March 2019

This is the 10th in a series of articles summarising monthly news and happenings in Sydney real estate, and more broadly.

The light at the end of the tunnel?

In the latest CoreLogic monthly housing update, Tim Lawless reports that February had a slight reduction in the rate of market decline, with a surge in first home buyer activity across the more affordable end of the market. While it is too early to suggest whether this marks a bottoming out of the market, at the very least the indicator gives some hope that the current downturn in housing values is in fact finite (and maybe not as bad as everyone forecast). If you listen closely you can hear the collective property market trying hard not to begin the big inhale before the sigh of relief.

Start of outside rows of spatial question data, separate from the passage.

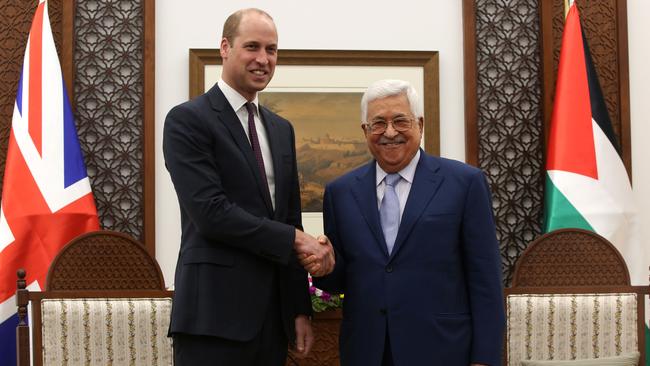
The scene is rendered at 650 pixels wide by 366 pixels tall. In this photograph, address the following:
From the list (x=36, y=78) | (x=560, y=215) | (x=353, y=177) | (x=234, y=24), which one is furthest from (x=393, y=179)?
(x=36, y=78)

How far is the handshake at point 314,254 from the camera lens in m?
2.27

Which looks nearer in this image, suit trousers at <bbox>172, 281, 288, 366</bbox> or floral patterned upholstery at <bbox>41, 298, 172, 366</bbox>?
suit trousers at <bbox>172, 281, 288, 366</bbox>

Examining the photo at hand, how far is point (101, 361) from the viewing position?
309 centimetres

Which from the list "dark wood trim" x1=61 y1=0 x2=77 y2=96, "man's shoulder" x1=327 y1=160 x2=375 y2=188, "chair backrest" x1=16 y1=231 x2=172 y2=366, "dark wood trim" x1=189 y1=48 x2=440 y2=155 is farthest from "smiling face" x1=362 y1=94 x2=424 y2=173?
"dark wood trim" x1=61 y1=0 x2=77 y2=96

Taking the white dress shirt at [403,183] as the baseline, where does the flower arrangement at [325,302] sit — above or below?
below

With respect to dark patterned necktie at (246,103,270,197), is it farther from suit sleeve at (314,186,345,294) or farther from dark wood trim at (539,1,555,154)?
dark wood trim at (539,1,555,154)

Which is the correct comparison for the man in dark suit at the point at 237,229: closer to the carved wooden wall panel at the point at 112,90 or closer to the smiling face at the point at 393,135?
the smiling face at the point at 393,135

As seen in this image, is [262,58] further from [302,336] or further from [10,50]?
[10,50]

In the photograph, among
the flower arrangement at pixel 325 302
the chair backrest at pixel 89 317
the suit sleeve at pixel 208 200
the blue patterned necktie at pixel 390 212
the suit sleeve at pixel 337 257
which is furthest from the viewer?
the flower arrangement at pixel 325 302

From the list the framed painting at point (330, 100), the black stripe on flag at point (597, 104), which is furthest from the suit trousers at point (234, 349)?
the black stripe on flag at point (597, 104)

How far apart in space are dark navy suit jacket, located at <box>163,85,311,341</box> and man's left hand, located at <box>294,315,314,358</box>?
5cm

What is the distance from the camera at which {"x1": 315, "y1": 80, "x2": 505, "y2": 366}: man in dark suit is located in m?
2.22

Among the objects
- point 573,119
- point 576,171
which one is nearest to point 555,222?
point 576,171

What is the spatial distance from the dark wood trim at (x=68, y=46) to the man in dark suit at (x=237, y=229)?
2.24 meters
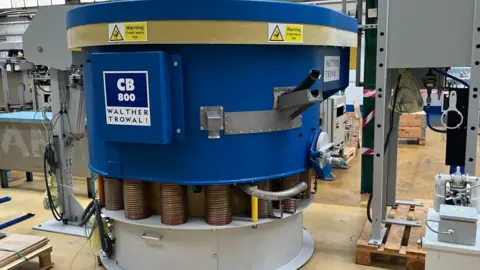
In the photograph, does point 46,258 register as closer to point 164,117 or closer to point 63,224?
point 63,224

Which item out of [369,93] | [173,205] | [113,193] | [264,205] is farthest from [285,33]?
[369,93]

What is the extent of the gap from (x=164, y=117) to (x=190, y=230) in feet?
2.57

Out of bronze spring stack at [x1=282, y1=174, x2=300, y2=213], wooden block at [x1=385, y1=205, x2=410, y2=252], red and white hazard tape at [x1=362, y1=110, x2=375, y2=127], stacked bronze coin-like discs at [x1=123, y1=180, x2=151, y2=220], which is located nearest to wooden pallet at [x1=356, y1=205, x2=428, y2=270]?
wooden block at [x1=385, y1=205, x2=410, y2=252]

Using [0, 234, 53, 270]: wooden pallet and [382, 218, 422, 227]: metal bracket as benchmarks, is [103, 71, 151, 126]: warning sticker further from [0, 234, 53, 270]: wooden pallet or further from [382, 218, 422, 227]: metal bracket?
[382, 218, 422, 227]: metal bracket

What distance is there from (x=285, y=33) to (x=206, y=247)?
1.38m

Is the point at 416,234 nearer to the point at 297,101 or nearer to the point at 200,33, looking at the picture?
the point at 297,101

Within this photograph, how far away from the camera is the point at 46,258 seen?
3186 millimetres

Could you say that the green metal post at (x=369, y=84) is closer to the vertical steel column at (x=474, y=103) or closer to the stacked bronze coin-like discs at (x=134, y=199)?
the vertical steel column at (x=474, y=103)

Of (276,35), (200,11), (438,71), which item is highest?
(200,11)

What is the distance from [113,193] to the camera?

To make that temptation worse, The Real Estate Conversation reports a significant upswing in Sydney’s auction results in the last week, showing a marked improvement over the previous week. CoreLogic’s Kevin Brogan has suggested that vendors may have begun to recognise the new reality, and have been adjusting prices accordingly. While – again – a single week’s good return is not enough to establish a trend, the interesting thing is that although the year ago clearance rate is still 2% higher, this year there were nearly double the amount of auctions. The same is more or less true of the total auctions in Sydney, Melbourne, Brisbane and Adelaide. The auction clearance percentage is down, but the amount of stock is much higher.

If these developments are marking the beginning of the end of the downturn, Brogan also mentions that the lead up to Easter could be a good test of the strength of the market, as “Most people will want to get their auctions in before the Easter weekend because Anzac Day is right afterwards,” he said.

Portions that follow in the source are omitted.